My BF (30M) and I (26M) have been together (Kinda) for over 2 years. We have broken up a few times twice for less than a week and once for a month and a half. We both live with our parents and are in school full-time rn, and it's hard to manage a sex life and social life around both of our families and schedules. When you read this, I'm sure you'll question why were still together, but we do love each other. We get along well and have a lot of similar interests.

That said I try not to hold it against him when we don't have sex for a while, and I try not to pressure him into needing to have sex with me (my sex drive is much bigger than his). i generally try not to bring it up, but will kinda try to get him in the mood if the family isn't around and I see a chance. I end up usually getting told no and that he's not in the mood, and I can't force it; it has to be spontaneous or else he doesn't get into it. He makes me feel bad about trying to have sex with him sometimes, saying things like, "You need to understand the situation, we aren't having sex much because we both live with our parents, it's not my fault"... but ill comment back that "we both live with our parents so in order to have sex usually we will have to plan for when they're not around." He usually ignores my comments and interrupts me. He'll go back to his stance, "it needs to be spontaneous," and things like that. It's so frustrating. Idk what to do I'm kinda giving up.

Another thing that's been happening more recently is he makes me feel like I embarrass him, well tbh he will say I'm embarrassing him when we go out. I will dance and drink and have fun, and it's not a big deal I'm not having a crowd around me, but he just stands there, hands in his pockets swaying, barely looking at me, like he doesn't want people to know he's here with me.

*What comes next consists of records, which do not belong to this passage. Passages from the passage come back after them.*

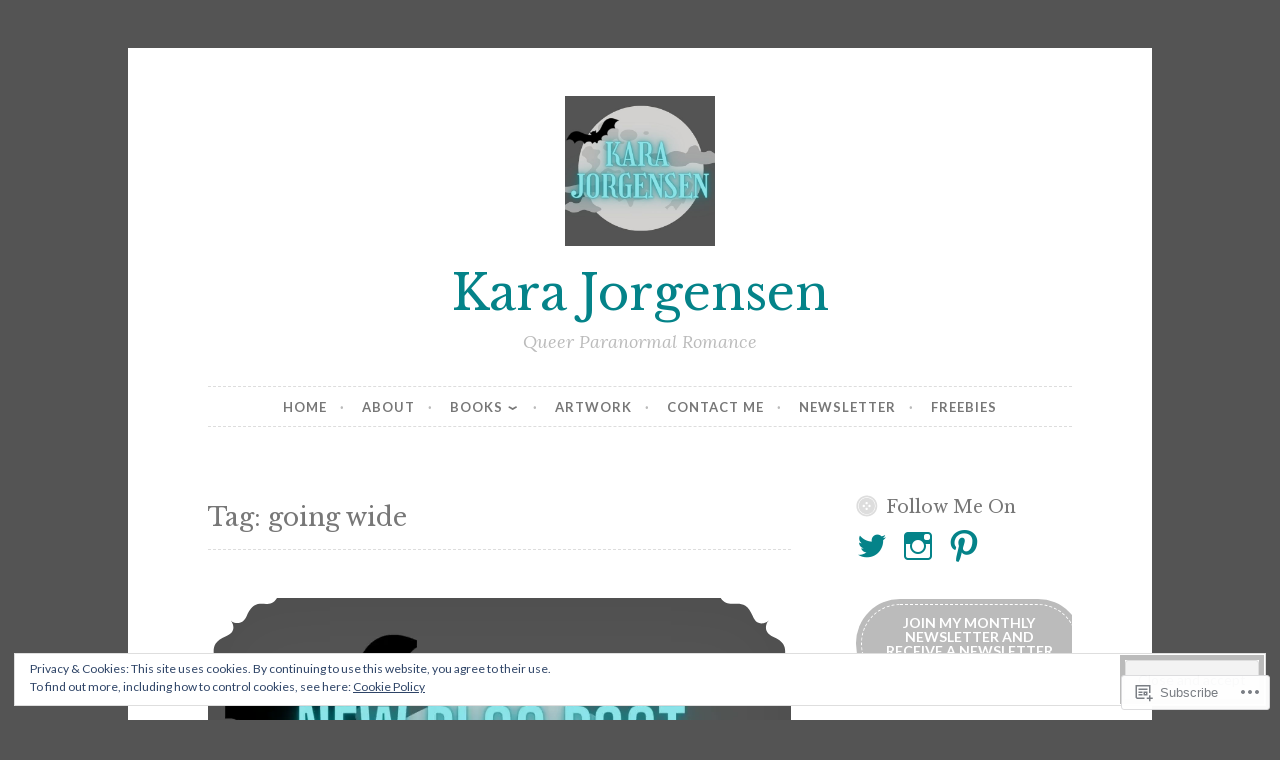

--- FILE ---
content_type: text/javascript; charset=utf-8
request_url: https://www.goodreads.com/review/custom_widget/7448243.Goodreads:%20currently-reading?cover_position=&cover_size=small&num_books=5&order=d&shelf=currently-reading&sort=date_added&widget_bg_transparent=&widget_id=7448243_currently_reading
body_size: 855
content:
  var widget_code = '  <div class=\"gr_custom_container_7448243_currently_reading\">\n    <h2 class=\"gr_custom_header_7448243_currently_reading\">\n    <a style=\"text-decoration: none;\" rel=\"nofollow\" href=\"https://www.goodreads.com/review/list/7448243-kara-jorgensen?shelf=currently-reading&amp;utm_medium=api&amp;utm_source=custom_widget\">Goodreads: currently-reading<\/a>\n    <\/h2>\n      <div class=\"gr_custom_each_container_7448243_currently_reading\">\n          <div class=\"gr_custom_book_container_7448243_currently_reading\">\n            <a title=\"In Which Matilda Halifax Learns the Value of Restraint (Halifax Hellions, #2)\" rel=\"nofollow\" href=\"https://www.goodreads.com/review/show/8298583527?utm_medium=api&amp;utm_source=custom_widget\"><img alt=\"In Which Matilda Halifax Learns the Value of Restraint\" border=\"0\" src=\"https://i.gr-assets.com/images/S/compressed.photo.goodreads.com/books/1699371884l/201596003._SX50_.jpg\" /><\/a>\n          <\/div>\n          <div class=\"gr_custom_rating_7448243_currently_reading\">\n            <span class=\" staticStars notranslate\"><img src=\"https://s.gr-assets.com/images/layout/gr_red_star_inactive.png\" /><img alt=\"\" src=\"https://s.gr-assets.com/images/layout/gr_red_star_inactive.png\" /><img alt=\"\" src=\"https://s.gr-assets.com/images/layout/gr_red_star_inactive.png\" /><img alt=\"\" src=\"https://s.gr-assets.com/images/layout/gr_red_star_inactive.png\" /><img alt=\"\" src=\"https://s.gr-assets.com/images/layout/gr_red_star_inactive.png\" /><\/span>\n          <\/div>\n          <div class=\"gr_custom_title_7448243_currently_reading\">\n            <a rel=\"nofollow\" href=\"https://www.goodreads.com/review/show/8298583527?utm_medium=api&amp;utm_source=custom_widget\">In Which Matilda Halifax Learns the Value of Restraint<\/a>\n          <\/div>\n          <div class=\"gr_custom_author_7448243_currently_reading\">\n            by <a rel=\"nofollow\" href=\"https://www.goodreads.com/author/show/22842172.Alexandra_Vasti\">Alexandra Vasti<\/a>\n          <\/div>\n      <\/div>\n  <br style=\"clear: both\"/>\n  <center>\n    <a rel=\"nofollow\" href=\"https://www.goodreads.com/\"><img alt=\"goodreads.com\" style=\"border:0\" src=\"https://s.gr-assets.com/images/widget/widget_logo.gif\" /><\/a>\n  <\/center>\n  <noscript>\n    Share <a rel=\"nofollow\" href=\"https://www.goodreads.com/\">book reviews<\/a> and ratings with Kara, and even join a <a rel=\"nofollow\" href=\"https://www.goodreads.com/group\">book club<\/a> on Goodreads.\n  <\/noscript>\n  <\/div>\n'
  var widget_div = document.getElementById('gr_custom_widget_7448243_currently_reading')
  if (widget_div) {
    widget_div.innerHTML = widget_code
  }
  else {
    document.write(widget_code)
  }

Sometimes we go out with friends and were all dance together, but he has a problem when I'm doing it. Recently, I met his school friend who is gay and his bf, and a few of their friends went out to the bar with us, we were all dancing and it was a lot of fun, and my bf was making the same comments to me. Idk if they heard or saw how he wasn't dancing, but they kept asking him the entire night why he was so serious/ stoic. I brought it up and he turned it back around on me, saying, "well they're being polite; they're not gonna tell you to your face that you're being embarrassing." They went up to him to tell him several times that night that he was being too serious, and apparently, they also told him they liked me better than him lol (he told me that). It was getting me really frustrated when he kept pushing off what I had to say and just kept saying that it was me who was embarrassing. He even said that there are parts of me I need to change. So I stopped talking I literally just turned and put on the tv.

I guess the advice i want is about what i should do?
I love him, but obviously, this doesn't seem healthy. He makes me feel like I'm being the crazy one, but i don't think i am, I'm def, not perfect and I have my own issues. We both have messed up, but idk if this can continue. I don't even feel comfortable being myself around him anymore.